The story of farming is one of usual significance here in Franklin County which supplies annually supply over one billion dollars’ worth of crops—chiefly grain and vegetables, but also fruits and hay. Of course agriculture had long been practiced by natives peoples in North and South America, and since ancient times in the Eastern Hemisphere. When European immigrants began flocking to the United States in the early 1800s they brought many Old World farming traditions that harken back to practices introduced a thousand years ago. A gradual shift in the early medieval period away from annual and two-year cropping in Europe that exhausted soil fertility led to improved cereal production across the continent. The three-year open field rotation system (German Verzelgung, Russian trekhpol’ye) became widespread during the thirteenth century and increased crop yields from one-half to two-thirds in many parts of central and eastern Europe with heavier soils and higher rainfall than in the south. While variable local geographic conditions allow for only generalizations, the triennial system did begin a widespread continental shift from mixed farming to the production of specific grains on designated fields.
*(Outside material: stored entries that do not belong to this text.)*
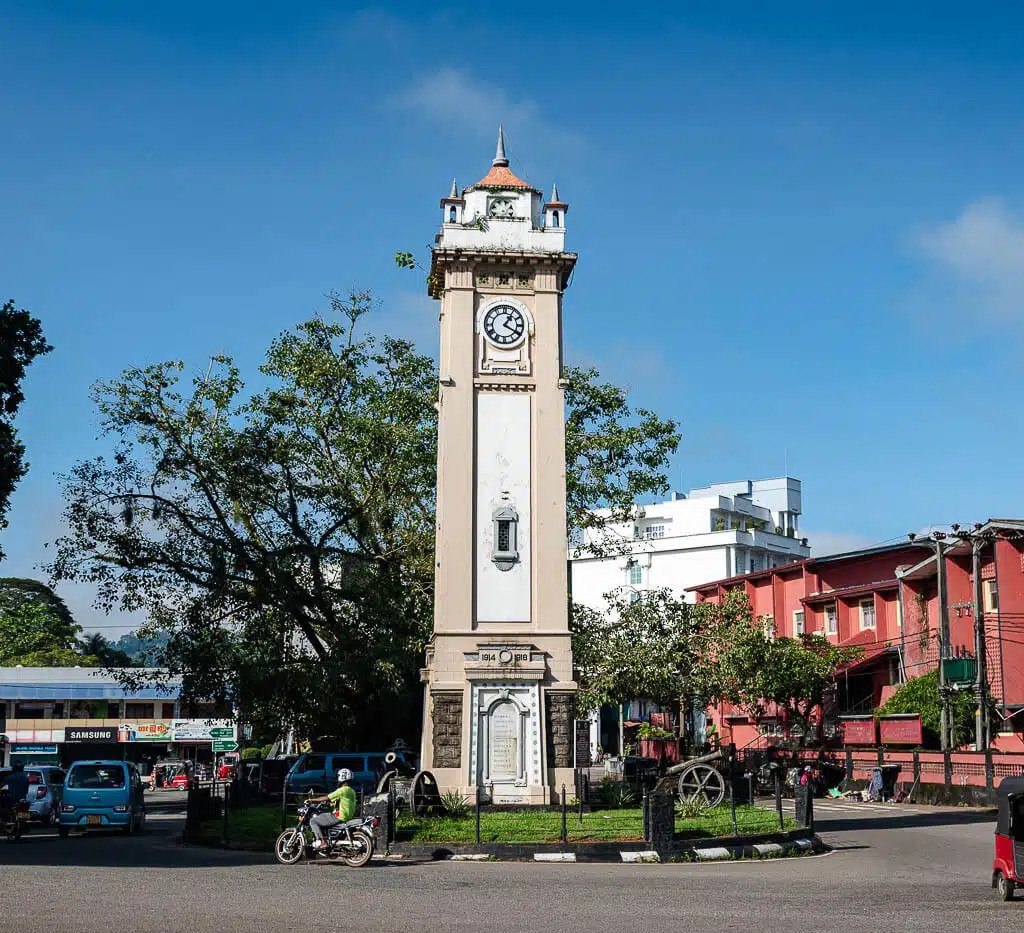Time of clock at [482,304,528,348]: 1:20
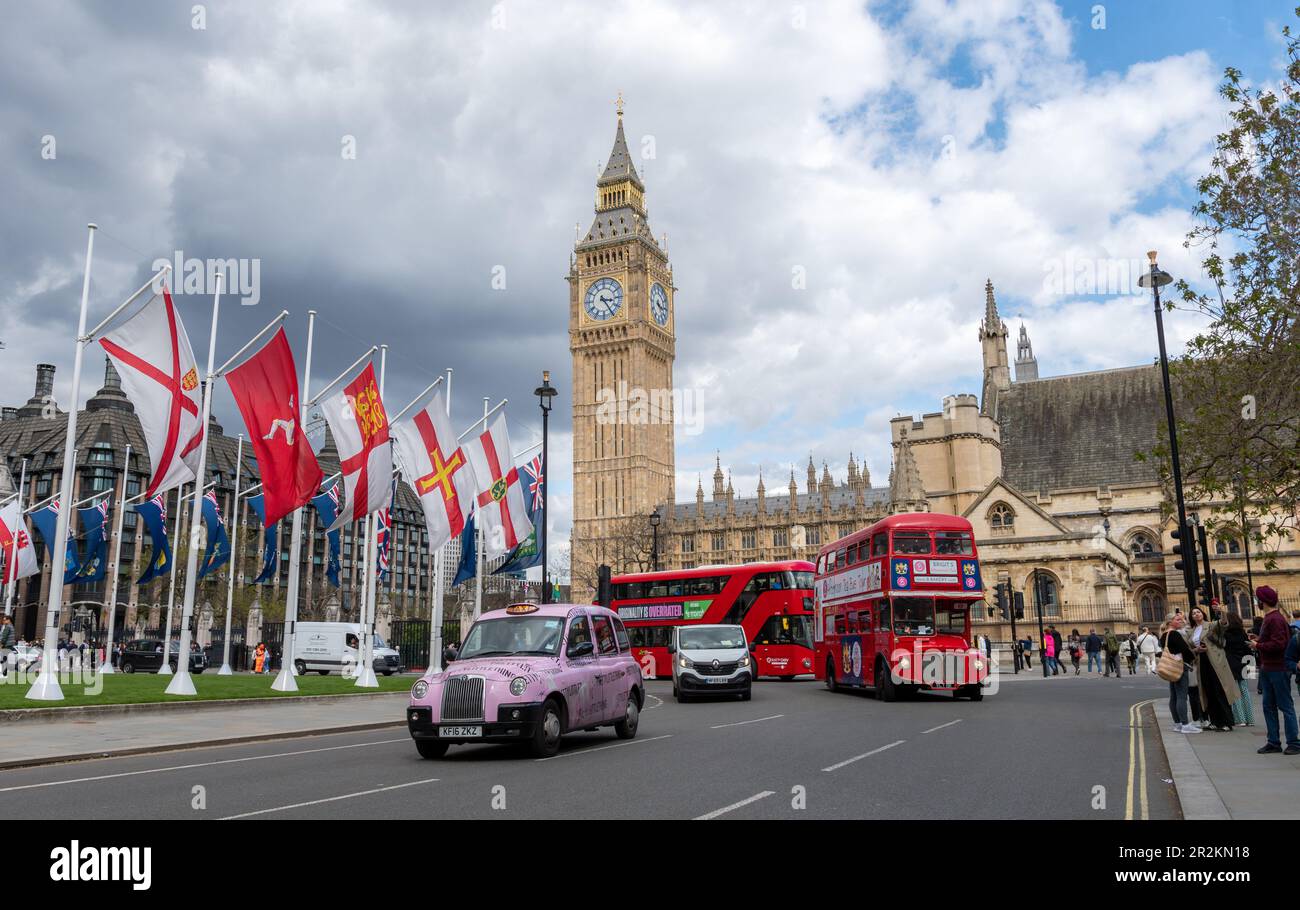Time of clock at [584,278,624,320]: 3:24
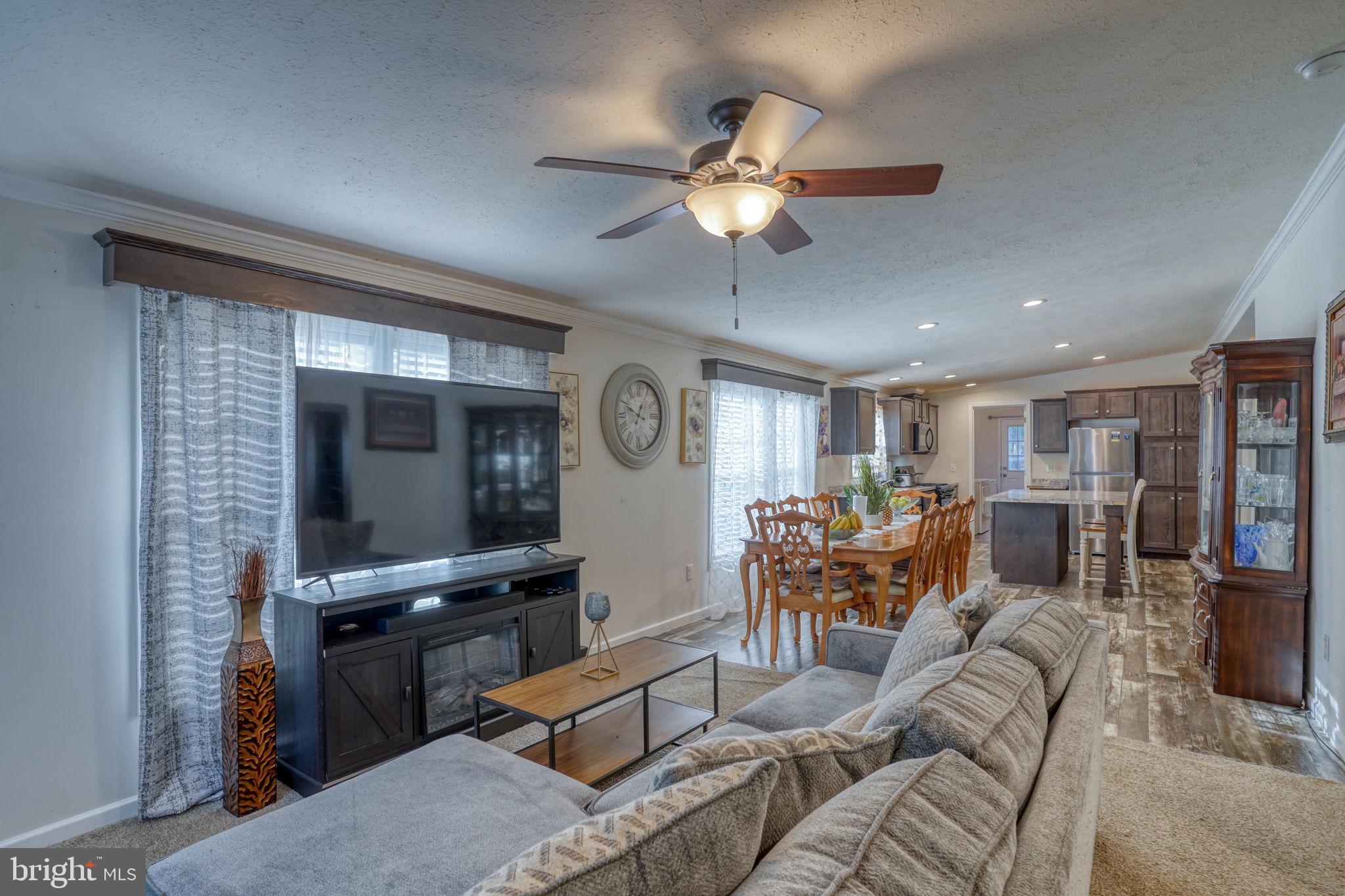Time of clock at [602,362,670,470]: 12:49
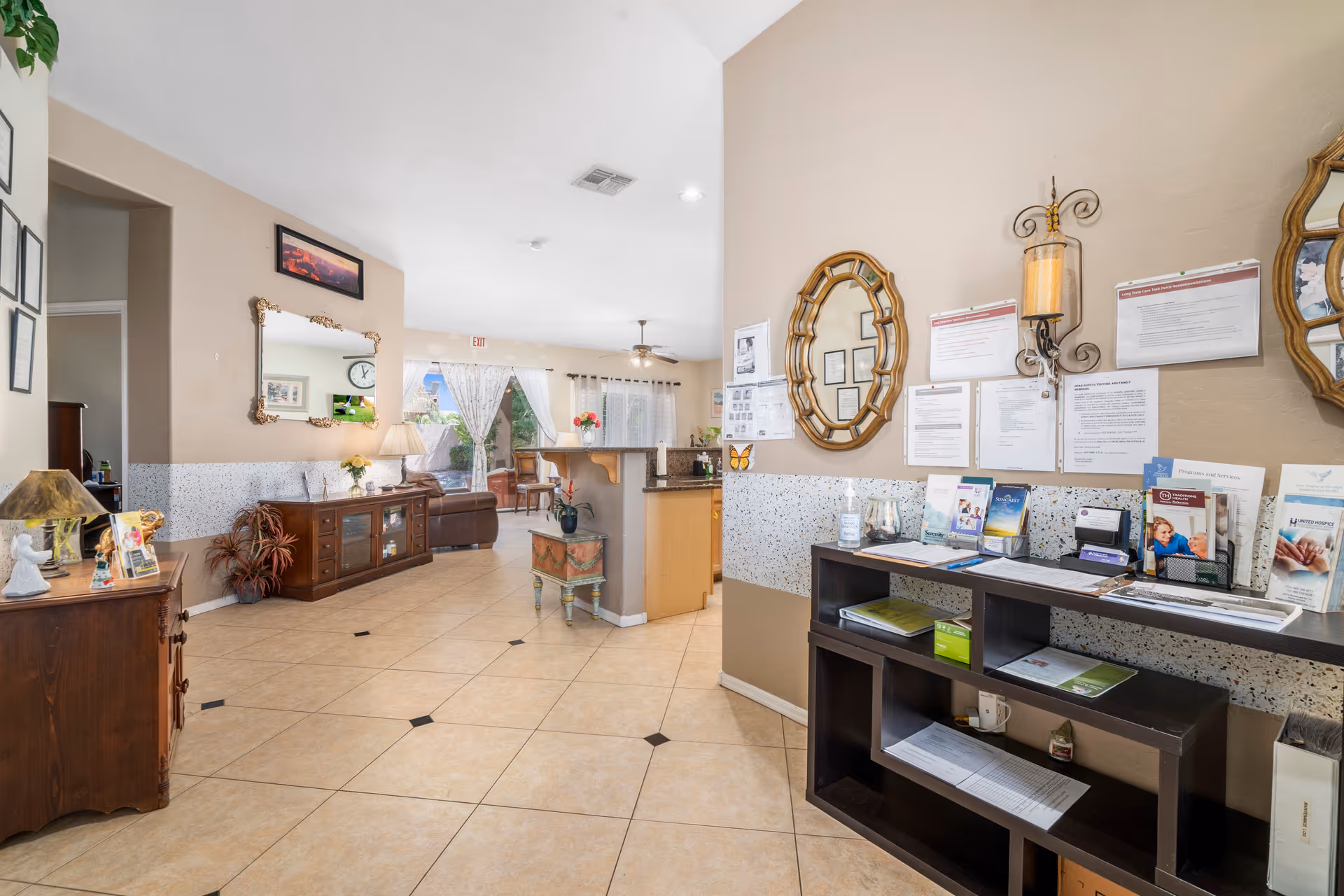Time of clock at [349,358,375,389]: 12:57
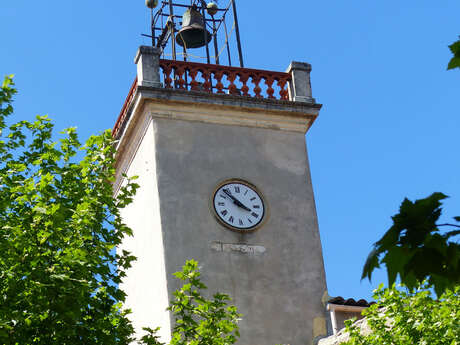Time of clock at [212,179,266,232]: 3:52
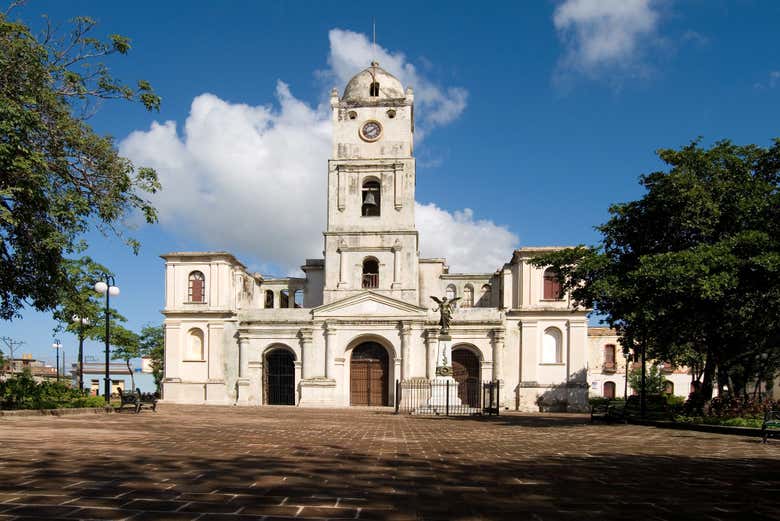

This “cerealization” of Europe was directly related to the era’s population rise and led to the emergence of urban centers and new social classes. Grain yields from the thirteenth to eighteenth centuries remained negligible by present standards, however, with wheat averaging some eight to twelve bushels per acre, barley ten to fifteen, and oats fifteen to twenty. (Modern non-irrigated yields are commonly five to six times higher.) England’s medieval standard measure of distance, the furlong, was established at 220 yards, or about how far a team of oxen could make a furrow by pulling a plow before needing to rest. A width of forty-four yards—twenty-two trips down and back, came to represent a full day’s work to define the present acre of 4, 840 square yards.


Pietro de Crescenzi, “Farmers Harvesting Crops
Opus Ruralium Commmodorum (1471)
Vollbehr Collection, Rare Book Collection, Library of Congress


Field size varied widely depending on local norms of peasant holdings, topography, and soil conditions. The area of a “full holding” varied considerably in early medieval Europe but was generally understood to be the amount of land and livestock necessary to support a three-generation family living under the same roof. The year’s culminating grain harvest served the three imperative needs of sustenance for family and livestock, seed for future crops, and seigneurial tax. Over time conventional units of area (English “hide,” German Hufe, French mansus) came to be associated with obligations to seigneur and state, though definitions reflect considerable stratification among villagers. In central Europe, for example, a prosperous Austrian peasant head of household with both full holding and a tenancy might have a hundred acres, while similar status in Bohemia represented sixty acres, but half that area in England and Hungary. Subdividing over generations led to numerous fractional holdings, cotters with only a house and garden, and large numbers of landless laborers.